Questo orientamento, già confermato in diverse precedenti sentenze, si fonda sulla distinzione tra i concetti di trasferimento e costituzione di diritti reali di godimento.
In particolare, la servitù non implica un trasferimento di proprietà ma solo una compressione del diritto del proprietario del fondo servente, a favore di un altro fondo (dominante), e pertanto non ricade sotto le norme che prevedono l'aliquota più alta del 15%.
L'aliquota del 15% resta applicabile solo per i trasferimenti veri e propri di terreni agricoli a soggetti diversi da coltivatori diretti e imprenditori agricoli professionali.
Citando le norme nell’articolo 1 della Tariffa parte prima allegata al Tuir (il Dpr 131/1986, Testo unico dell’imposta di registro):
- al comma 1 vengono menzionati gli atti traslativi o costitutivi di diritti reali immobiliari di godimento e a essi viene applicata l’aliquota del 9%;
- al comma 3 viene invece disposta l’aliquota del 15 per cento se il trasferimento ha per oggetto terreni agricoli a favore di soggetti diversi dai coltivatori diretti e dagli imprenditori agricoli professionali.

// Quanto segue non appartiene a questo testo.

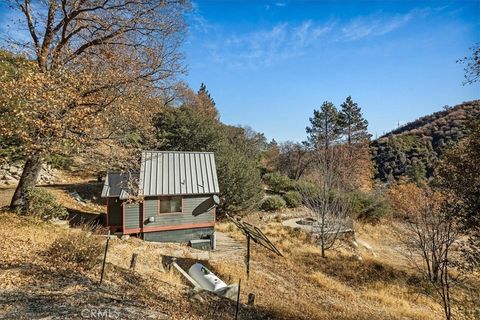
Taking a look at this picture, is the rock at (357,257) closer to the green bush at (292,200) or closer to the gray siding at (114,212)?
the green bush at (292,200)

Secondo la Corte di cassazione, dato che la servitù non può essere oggetto di un trasferimento, l’atto costitutivo della servitù deve essere collocato nel comma 1 e quindi a non può che applicarsi l’aliquota del 9%, qualunque sia la natura del fondo ove la servitù viene impressa.
Con la Sentenza in oggetto viene quindi respinta (come da altre sentenze) la tesi dell’Agenzia secondo cui il sostantivo trasferimento, utilizzato nel comma 3, sarebbe da intendere come espressione riassuntiva del concetto di atti traslativi o costitutivi di diritti reali immobiliari di godimento.